(MATERIAL SHOWN):

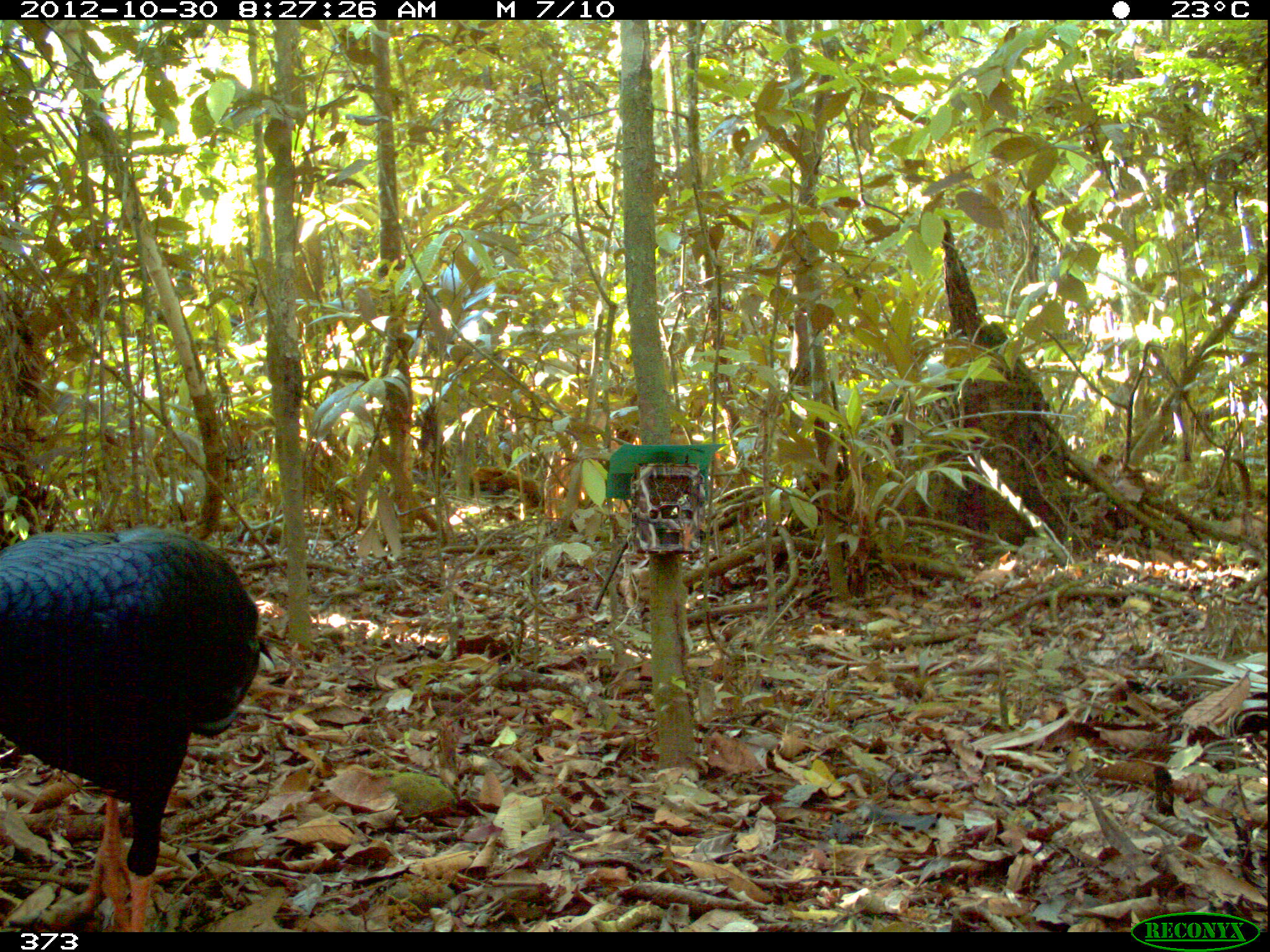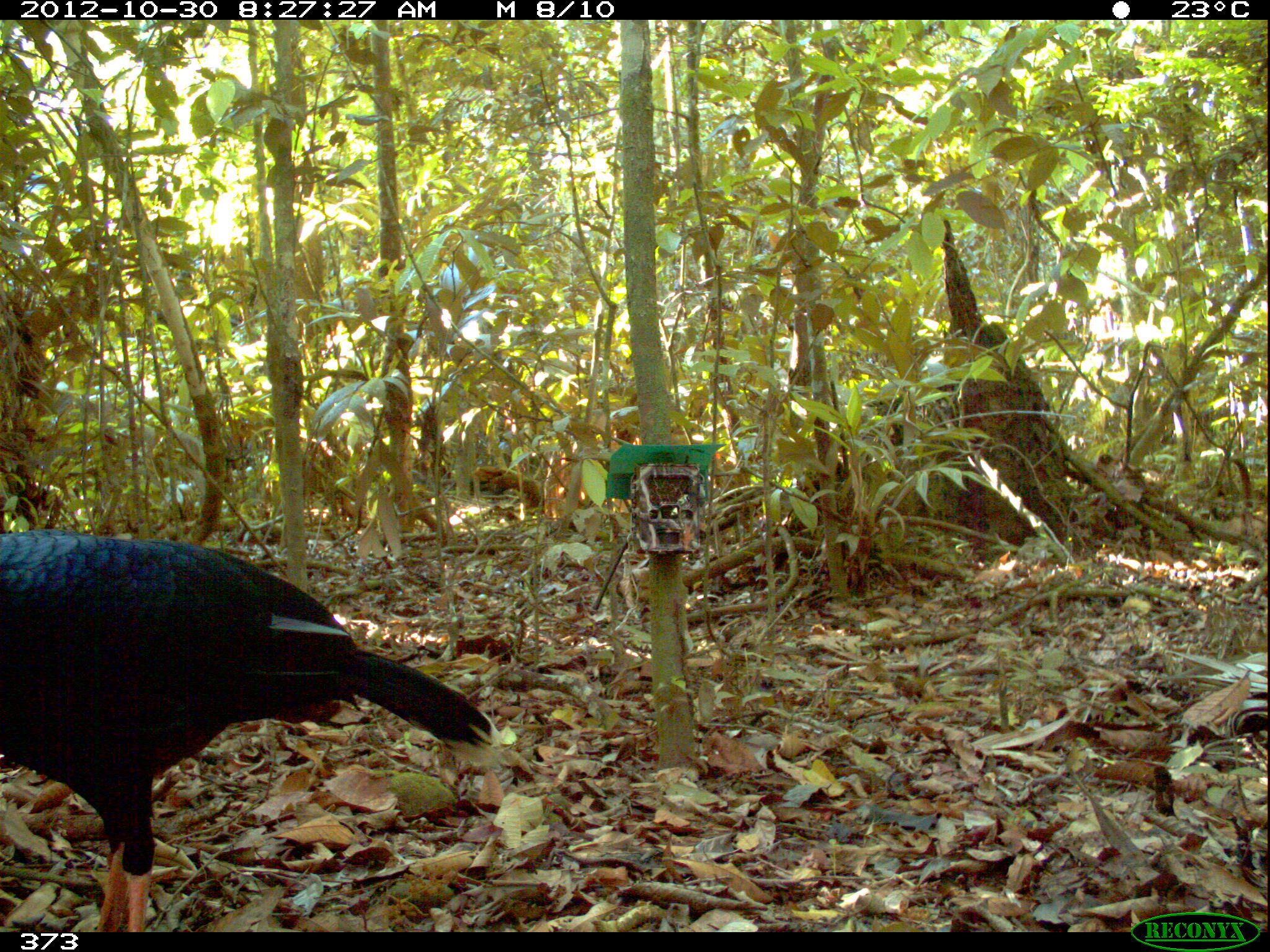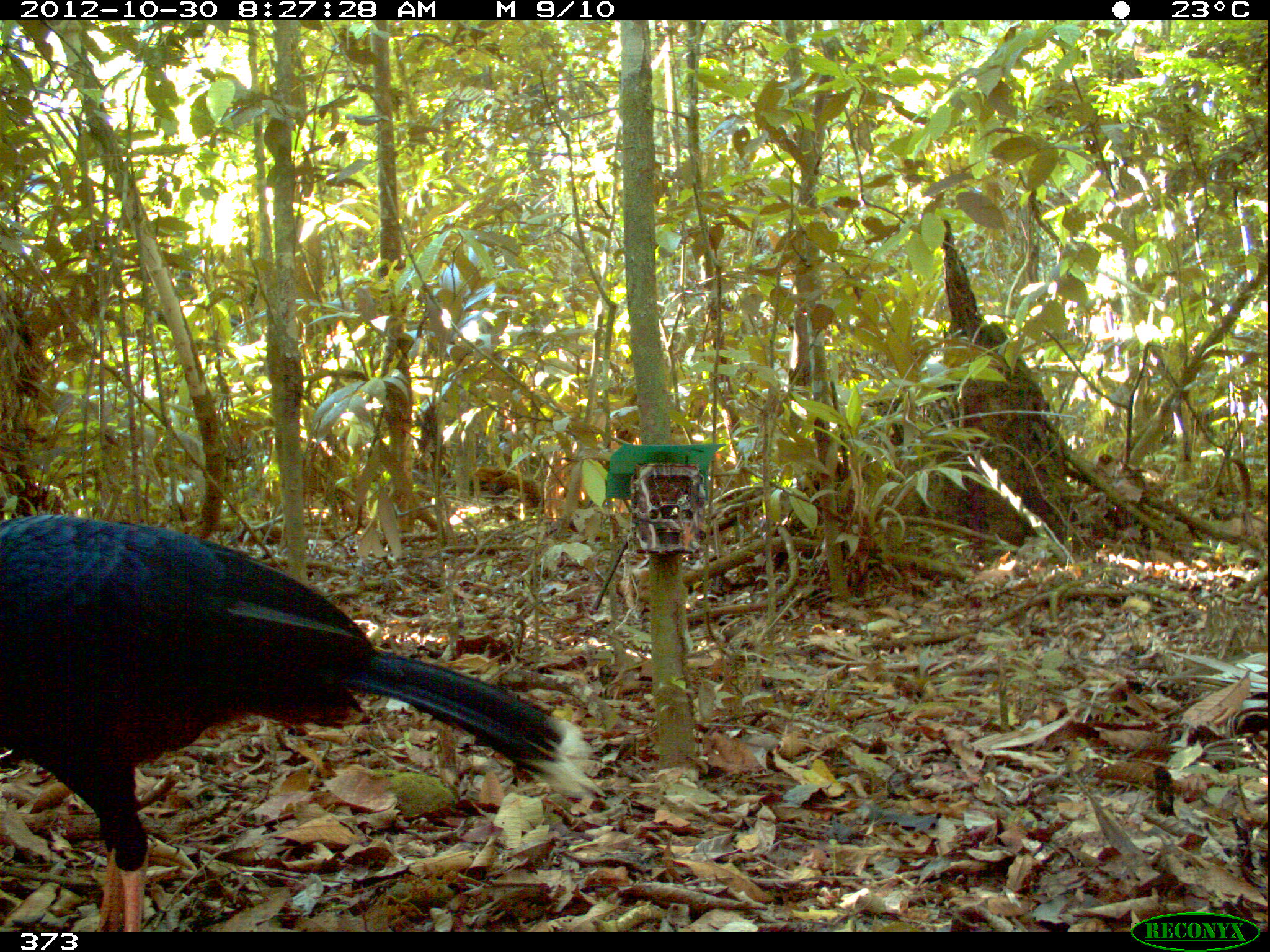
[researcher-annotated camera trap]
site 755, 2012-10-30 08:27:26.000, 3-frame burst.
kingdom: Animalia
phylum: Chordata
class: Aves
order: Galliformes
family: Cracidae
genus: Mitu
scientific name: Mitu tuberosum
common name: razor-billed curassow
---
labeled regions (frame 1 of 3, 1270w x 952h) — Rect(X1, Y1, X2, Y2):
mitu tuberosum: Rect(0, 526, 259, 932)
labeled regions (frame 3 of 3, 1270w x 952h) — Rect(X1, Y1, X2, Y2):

(WORK ITEM):
Your task is to transcribe exactly the lines from the one with "family: Cracidae" through the end of the data, both included, and nothing besides.

(OUTPUT FOR THIS EXERCISE):
family: Cracidae
genus: Mitu
scientific name: Mitu tuberosum
common name: razor-billed curassow
---
labeled regions (frame 1 of 3, 1270w x 952h) — Rect(X1, Y1, X2, Y2):
mitu tuberosum: Rect(0, 526, 259, 932)
labeled regions (frame 3 of 3, 1270w x 952h) — Rect(X1, Y1, X2, Y2):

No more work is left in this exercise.